-- Data listing follows --

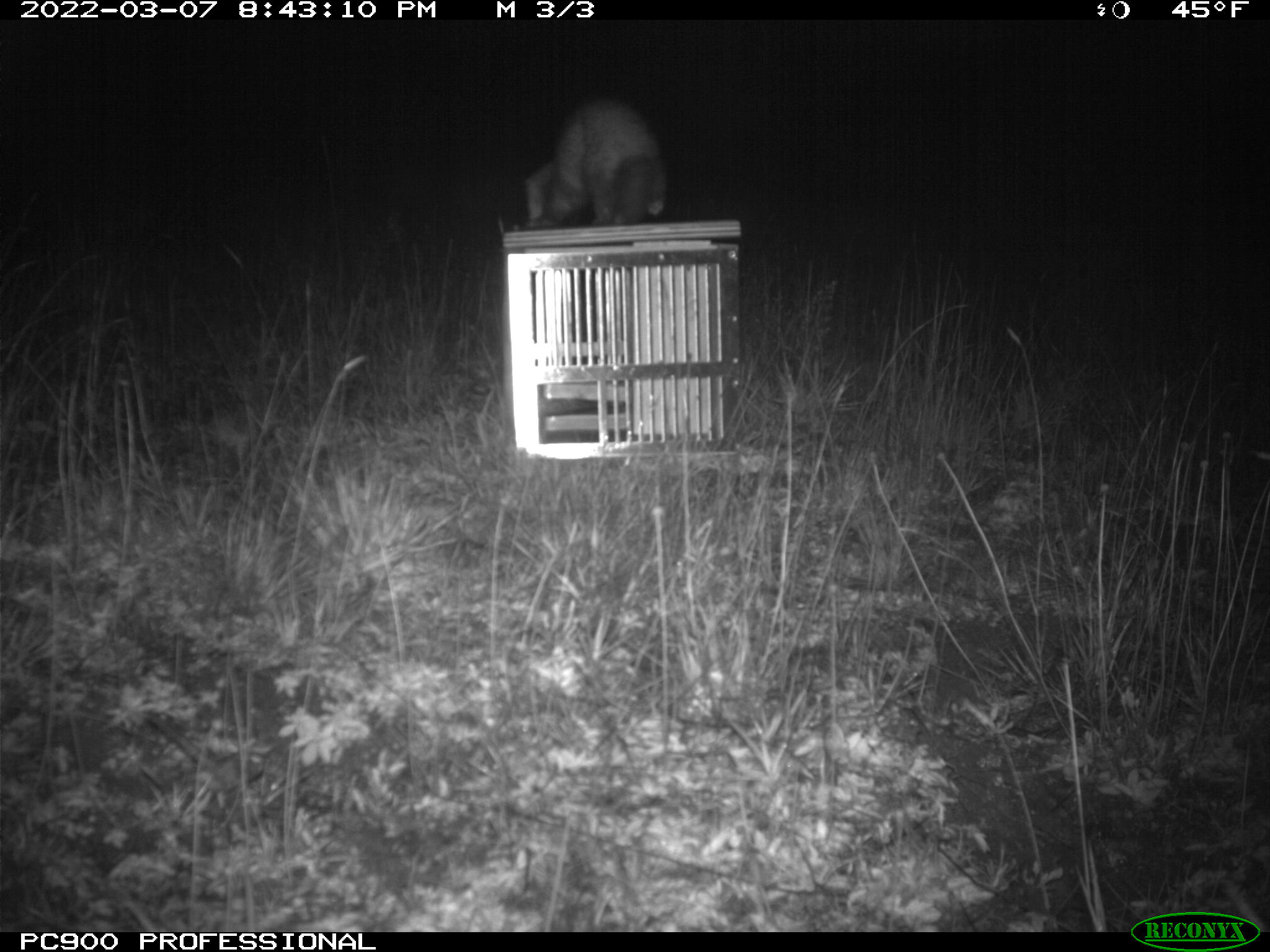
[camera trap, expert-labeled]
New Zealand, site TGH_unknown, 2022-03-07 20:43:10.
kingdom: Animalia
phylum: Chordata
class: Mammalia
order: Carnivora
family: Mustelidae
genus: Mustela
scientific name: Mustela furo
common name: ferret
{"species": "ferret (Mustela furo)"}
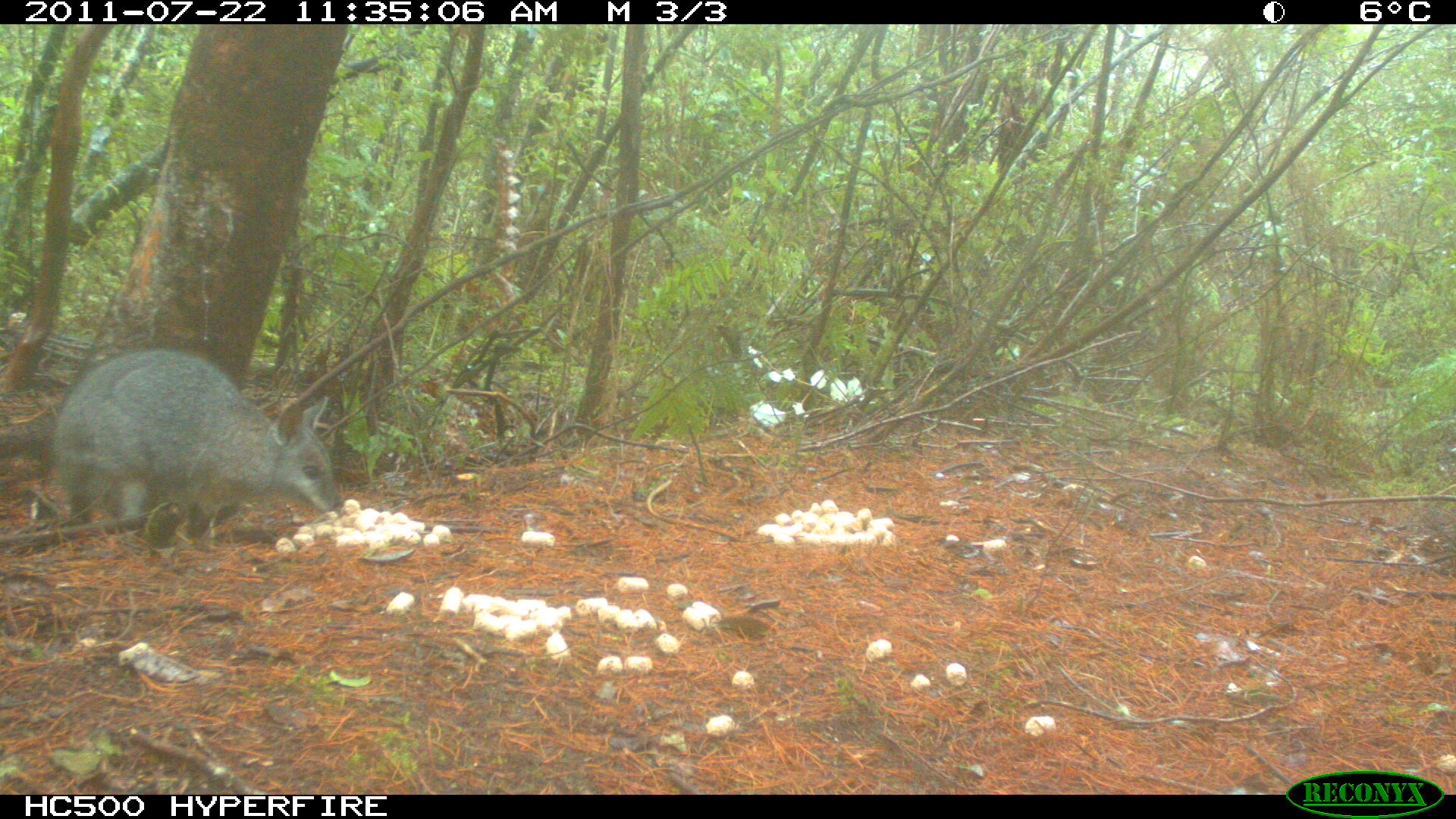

-- Data listing concluded --

Task prompt >>
Output the entries above exactly, without their pictures.

The answer >>
[camera trap, expert-labeled]
New Zealand, site TGH_unknown, 2022-03-07 20:43:10.
kingdom: Animalia
phylum: Chordata
class: Mammalia
order: Carnivora
family: Mustelidae
genus: Mustela
scientific name: Mustela furo
common name: ferret
{"species": "ferret (Mustela furo)"}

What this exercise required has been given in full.